DOES THIS BABY MAKE MY HUSBAND’S BUTT LOOK BIG?

“Do you want a boy or girl?” I asked, lazing in bed, seven months pregnant on a Saturday morning in 1995. Francis and I gazed languidly through the lace sheers billowing over our bedroom window at the sun-soaked cypress tree in our little Fort Ord, California, back yard.

Without the early morning responsibilities a baby would soon bring to our weekends, we were free to lie around, listen to the chirping birds, and wonder what our life might bring.

On sunny weekends, we might hike in Big Sur, stop at a local restaurant for fresh Monterey Bay squid steaks, or visit our friends’ house near Lovers Point for cookouts. On rainy Saturdays and Sundays, we rolled from our bed to the living room couch, watching old movies late into the afternoon in sweatpants and slippers, only running out for popcorn and take out.

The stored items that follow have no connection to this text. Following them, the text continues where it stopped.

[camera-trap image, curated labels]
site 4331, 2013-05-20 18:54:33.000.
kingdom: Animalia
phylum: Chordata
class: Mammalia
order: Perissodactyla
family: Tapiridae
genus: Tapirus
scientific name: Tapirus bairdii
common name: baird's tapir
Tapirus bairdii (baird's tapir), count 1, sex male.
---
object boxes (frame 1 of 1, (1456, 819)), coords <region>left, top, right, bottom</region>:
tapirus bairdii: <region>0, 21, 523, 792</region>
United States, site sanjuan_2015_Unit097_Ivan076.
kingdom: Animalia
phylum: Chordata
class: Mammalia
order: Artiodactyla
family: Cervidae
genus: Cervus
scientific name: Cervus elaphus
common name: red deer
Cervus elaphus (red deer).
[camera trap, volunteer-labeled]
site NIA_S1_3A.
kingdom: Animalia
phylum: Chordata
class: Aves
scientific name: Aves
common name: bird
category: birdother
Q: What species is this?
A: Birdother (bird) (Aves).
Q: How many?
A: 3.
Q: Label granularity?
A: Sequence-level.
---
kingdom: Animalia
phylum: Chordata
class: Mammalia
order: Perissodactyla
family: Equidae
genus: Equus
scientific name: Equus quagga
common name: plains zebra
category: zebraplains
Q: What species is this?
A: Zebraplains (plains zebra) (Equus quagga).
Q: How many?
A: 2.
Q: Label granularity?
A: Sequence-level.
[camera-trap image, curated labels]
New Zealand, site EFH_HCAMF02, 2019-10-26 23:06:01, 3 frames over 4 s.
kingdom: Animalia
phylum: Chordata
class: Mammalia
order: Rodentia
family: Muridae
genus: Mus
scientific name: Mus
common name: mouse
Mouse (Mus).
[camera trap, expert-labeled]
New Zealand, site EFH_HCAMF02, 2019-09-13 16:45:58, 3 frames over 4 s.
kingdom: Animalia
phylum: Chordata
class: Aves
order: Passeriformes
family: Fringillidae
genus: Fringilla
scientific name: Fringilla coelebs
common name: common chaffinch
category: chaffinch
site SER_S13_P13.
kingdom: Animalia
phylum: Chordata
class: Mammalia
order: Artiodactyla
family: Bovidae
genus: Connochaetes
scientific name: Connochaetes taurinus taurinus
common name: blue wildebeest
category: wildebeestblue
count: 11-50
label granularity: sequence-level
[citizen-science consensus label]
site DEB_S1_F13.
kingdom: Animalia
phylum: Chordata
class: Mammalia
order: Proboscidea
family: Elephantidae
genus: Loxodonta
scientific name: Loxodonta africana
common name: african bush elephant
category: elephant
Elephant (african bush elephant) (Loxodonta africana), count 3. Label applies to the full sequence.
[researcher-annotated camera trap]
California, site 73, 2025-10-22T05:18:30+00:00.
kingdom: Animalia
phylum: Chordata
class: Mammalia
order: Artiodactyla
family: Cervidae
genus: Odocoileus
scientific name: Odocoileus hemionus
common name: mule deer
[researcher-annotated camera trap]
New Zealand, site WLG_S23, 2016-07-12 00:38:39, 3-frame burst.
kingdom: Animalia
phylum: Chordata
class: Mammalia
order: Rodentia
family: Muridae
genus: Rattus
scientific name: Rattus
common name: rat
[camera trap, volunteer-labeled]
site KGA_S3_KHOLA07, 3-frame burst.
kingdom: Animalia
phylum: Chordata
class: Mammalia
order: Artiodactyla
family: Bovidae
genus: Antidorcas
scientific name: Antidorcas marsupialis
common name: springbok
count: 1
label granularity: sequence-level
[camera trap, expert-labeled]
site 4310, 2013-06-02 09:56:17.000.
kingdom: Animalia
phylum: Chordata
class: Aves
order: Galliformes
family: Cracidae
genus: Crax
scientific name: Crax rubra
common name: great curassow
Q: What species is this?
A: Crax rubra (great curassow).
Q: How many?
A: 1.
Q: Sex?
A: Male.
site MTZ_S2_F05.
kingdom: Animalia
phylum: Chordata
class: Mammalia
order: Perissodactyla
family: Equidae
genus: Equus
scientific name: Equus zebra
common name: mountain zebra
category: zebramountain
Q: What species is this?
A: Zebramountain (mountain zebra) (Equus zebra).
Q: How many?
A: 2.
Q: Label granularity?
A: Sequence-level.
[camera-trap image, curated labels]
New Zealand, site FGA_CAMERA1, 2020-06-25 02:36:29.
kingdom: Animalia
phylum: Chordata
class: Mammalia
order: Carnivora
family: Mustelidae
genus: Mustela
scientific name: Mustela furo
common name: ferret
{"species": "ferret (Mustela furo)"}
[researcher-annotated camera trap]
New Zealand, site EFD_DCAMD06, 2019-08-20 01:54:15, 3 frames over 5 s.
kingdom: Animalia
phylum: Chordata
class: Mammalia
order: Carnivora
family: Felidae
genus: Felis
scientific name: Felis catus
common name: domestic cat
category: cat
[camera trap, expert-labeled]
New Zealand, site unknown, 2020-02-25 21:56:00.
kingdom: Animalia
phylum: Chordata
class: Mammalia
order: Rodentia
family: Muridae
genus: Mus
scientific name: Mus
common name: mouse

We believed working all week entitled us to self-indulgent weekends. Little did we know—after less than two years of marriage—having a baby would strip us of that luxury for good.

“Well,” Francis responded after a pause to imagine our future as parents, “I think I’d look good carrying a girl around.”

How odd, I thought.

I had assumed my question would prompt him to compare and contrast the experiences he might have raising a son or daughter. Would he want to fish with his son? Throw baseballs in the yard? Or would he prefer to be called into his daughter’s room for tea parties? Instead, Francis expressed his preference for a boy or a girl based solely upon which one might complement his physical appearance.

“What do you mean, you’d look good carrying a girl around?” I hoped this man with his arm draped possessively over my swollen belly was not a closet narcissist intent on using his offspring as a wardrobe accessory.

“You know what I mean,” he retorted, clearly assuming anyone when asked the same question would think first of his appearance. “When I imagine being a father, I see myself walking around with a little girl wearing pink booties and a lace bonnet and all that.” He went on to describe how other people might see him in public and think, “Oh, look how cute that dad is over there, carrying his sweet little baby girl.”

I listened, trying desperately to understand Francis’s point of view, but I was worried. Are we too selfish to be parents?

“It’s a boy!” the obstetrician announced two months later. Hayden Clark Molinari entered our world on a rainy spring evening in 1995 weighing in at nine pounds. Selfish or not, ready or not, Francis and I became parents.

In an instant, our priorities were forever reordered. We lost ourselves in a blur of diapers, bottles, blankets, booties, thermometers, teensy nail clippers, and early morning feedings. Francis didn’t notice I looked like I’d been hit by a Mack truck, and I couldn’t have cared less he was wearing the same spit-up-stained sweatshirt for three days in a row. We were too caught up in the sheer wonder of the little bundle of ten toes and ten fingers we’d created.

The rest of the world simply melted away.

Francis eventually got his baby girls. Anna—who came out with an inordinate number of dimples in her chin, cheeks, knees, knuckles, and tush—was born under the stern but gentle direction of an Irish midwife while we were stationed in Molesworth, England, in 1998. Anna would become our talker, driven to create and implement her own ideas, which usually involved bossing her little sister around.

Lilly came during our next tour in Virginia and was the quintessential third child: happy-go-lucky, resigned to being bossed around by her older siblings, and content to tag along.

Although Francis no longer mused about how his children made him look, he never completely gave up his interest in his own appearance. Parenthood didn’t cure him of checking himself out in shop windows, even sneaking a peek at his backside, or demanding to be photographed when feeling particularly dapper. On the dance floor, he still played to the crowd, forgetting he was supposed to be dancing with me.

But, when we became parents, Francis’s responsibility to our family became his main concern. To me, there’s nothing more attractive.